Good point about the raft-up issue. And yes, a safety line for unexpected swimmers is a good idea. At anchor, we keep our ladder half-deployed with a dangling line that swimmers can use to extend it the remainder of the way. I believe someone sells an emergency rope ladder in a mountable bag explicitly for that purpose (including going overboard while underway).


----------



## sailingdog (Mar 19, 2006)

BTW, the swim ladder on my boat is reachable from the water... much like the one on Giu's boat.


----------



## Brezzin (Dec 4, 2006)

sailingdog said:


> Way too complicated and way too expensive. Simpler is generally better, especially in a saltwater environment.


Expensive yes but not complicated at all. I had this ladder installed on my boat this summer and it is simple to use and out of the way when not in use.


----------



## trantor12020 (Mar 11, 2006)

zz4gta, I have samiliar ladder to the one you prefer on my Hunter 326. I've a sugar scoop transom so the ladder "stands-off" by the transom edge. If you mount same on your flat transom, do account for hand holds. That ladder will lay flat against your transom, where do you place your fingers ?


----------



## TSOJOURNER (Dec 16, 1999)

In the latest issue of "Good Old Boat" there is a ladder mod a guy made from rope for his folding stern ladder to make it much easier to use. Rungs deep in the water.

Check it out


----------



## TSOJOURNER (Dec 16, 1999)

I have the west marine removable style like TB. Put it on the stern and made it semi permanent by placing screws and washers in the "keyhole" mounts.
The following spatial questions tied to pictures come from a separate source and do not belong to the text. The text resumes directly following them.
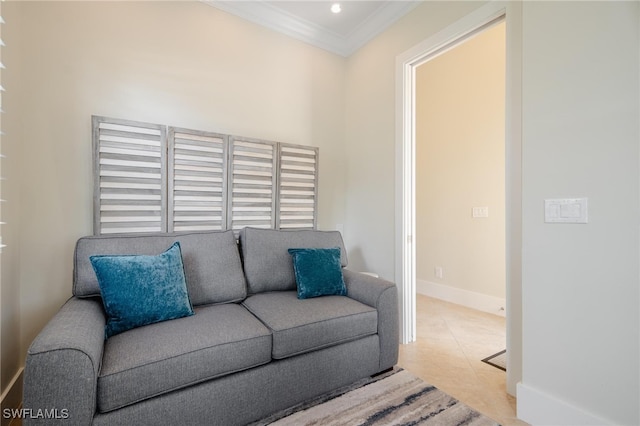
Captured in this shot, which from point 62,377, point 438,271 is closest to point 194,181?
point 62,377

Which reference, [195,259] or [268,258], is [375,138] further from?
[195,259]

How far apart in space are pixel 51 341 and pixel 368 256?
2340 millimetres

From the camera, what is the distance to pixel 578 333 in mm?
1336

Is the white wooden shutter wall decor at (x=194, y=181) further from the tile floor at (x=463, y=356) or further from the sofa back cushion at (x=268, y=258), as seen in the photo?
the tile floor at (x=463, y=356)

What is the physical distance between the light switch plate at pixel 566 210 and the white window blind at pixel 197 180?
7.24ft

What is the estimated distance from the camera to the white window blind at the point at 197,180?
216 centimetres

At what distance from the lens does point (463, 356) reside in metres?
2.20

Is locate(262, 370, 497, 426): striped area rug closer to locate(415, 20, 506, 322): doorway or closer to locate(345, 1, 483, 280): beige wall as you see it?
locate(345, 1, 483, 280): beige wall

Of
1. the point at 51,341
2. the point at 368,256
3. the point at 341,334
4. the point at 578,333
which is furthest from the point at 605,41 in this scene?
the point at 51,341

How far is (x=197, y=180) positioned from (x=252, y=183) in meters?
0.46

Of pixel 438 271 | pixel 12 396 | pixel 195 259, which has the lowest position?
pixel 12 396

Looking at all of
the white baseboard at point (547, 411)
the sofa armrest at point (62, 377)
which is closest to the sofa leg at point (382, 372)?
the white baseboard at point (547, 411)

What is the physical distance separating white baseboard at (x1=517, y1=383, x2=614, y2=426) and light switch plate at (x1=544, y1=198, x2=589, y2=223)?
0.91m

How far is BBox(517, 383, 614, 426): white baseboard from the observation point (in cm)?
131
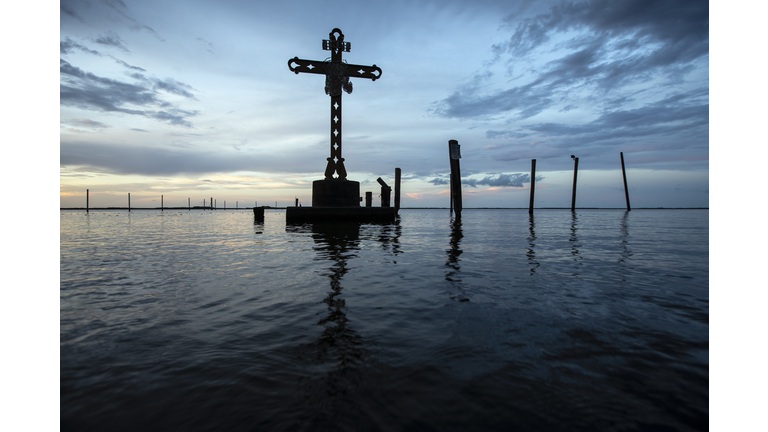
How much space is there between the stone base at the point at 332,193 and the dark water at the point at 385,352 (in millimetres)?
11635

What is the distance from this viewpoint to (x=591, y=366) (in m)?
2.21

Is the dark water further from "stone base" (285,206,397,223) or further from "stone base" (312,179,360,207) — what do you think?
"stone base" (312,179,360,207)

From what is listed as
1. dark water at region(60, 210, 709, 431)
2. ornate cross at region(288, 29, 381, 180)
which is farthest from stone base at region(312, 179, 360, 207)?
dark water at region(60, 210, 709, 431)

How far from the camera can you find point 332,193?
16.6m

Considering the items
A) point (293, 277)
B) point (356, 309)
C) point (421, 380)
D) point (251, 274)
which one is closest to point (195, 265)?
point (251, 274)

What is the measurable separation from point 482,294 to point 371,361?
7.35 ft

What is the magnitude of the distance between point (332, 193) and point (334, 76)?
19.7 ft

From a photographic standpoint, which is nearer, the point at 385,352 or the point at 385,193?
the point at 385,352

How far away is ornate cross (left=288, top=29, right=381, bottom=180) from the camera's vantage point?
1672 cm

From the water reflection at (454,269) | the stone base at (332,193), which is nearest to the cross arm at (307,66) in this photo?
the stone base at (332,193)

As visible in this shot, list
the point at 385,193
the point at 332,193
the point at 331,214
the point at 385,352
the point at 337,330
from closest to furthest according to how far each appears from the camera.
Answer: the point at 385,352 → the point at 337,330 → the point at 331,214 → the point at 332,193 → the point at 385,193

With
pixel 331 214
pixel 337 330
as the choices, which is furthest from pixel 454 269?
pixel 331 214

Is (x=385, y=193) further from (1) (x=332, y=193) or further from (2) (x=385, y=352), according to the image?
(2) (x=385, y=352)

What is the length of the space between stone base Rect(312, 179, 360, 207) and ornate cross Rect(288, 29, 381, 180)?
0.37 metres
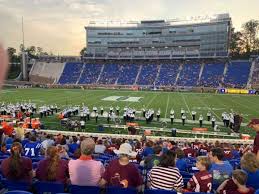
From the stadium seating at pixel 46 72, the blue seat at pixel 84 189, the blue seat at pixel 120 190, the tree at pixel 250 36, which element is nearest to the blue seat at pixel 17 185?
the blue seat at pixel 84 189

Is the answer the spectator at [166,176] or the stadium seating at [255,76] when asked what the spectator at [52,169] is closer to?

Here is the test: anchored in Wakiki with big swell running and a 280lb half-drunk rather big guy aboard as a guest. He was able to use the ladder without help! Hooray, no need to rig the MOB tackle!!!

Dont think this would look good on a Merrit 25... but its tested.


----------



## TSOJOURNER (Dec 16, 1999)

definitely use backing plates as SD suggested. you dont want to stress the hull. I installed one of the swing up spring loaded type on my transom and ended up using wood as a backing plate, works fine. i recommend the stainless but wood will will suffice.


----------



## sailingdog (Mar 19, 2006)

If you're going to use wood as a backing plate, marine plywood, heavily coated with epoxy is the way to go. Also, use fender washers under the nuts where you through bolt, so the nuts don't dig into the plywood under the strain.


----------



## zz4gta (Aug 15, 2007)

Giu, that's exactly what I'm talking about. Mounted very low, and even though it was designed to be used horizontal, that vertical installation seems like what I would like to do. 

As far as pinching fingers between the transom and ladder, I was going to mount it even lower than Giu's so most of the ladder would be submerged. That way you wouldn't have anything to squish your fingers on. 

Thanks for all the replies. Ya'll have been a big help.


----------



## shantijwk (Nov 11, 2006)

I had one made by whitewater marine last spring. It was an easy install on the transom of my O'Day 27. I thought they were a good group to work with. Very satisfied.


----------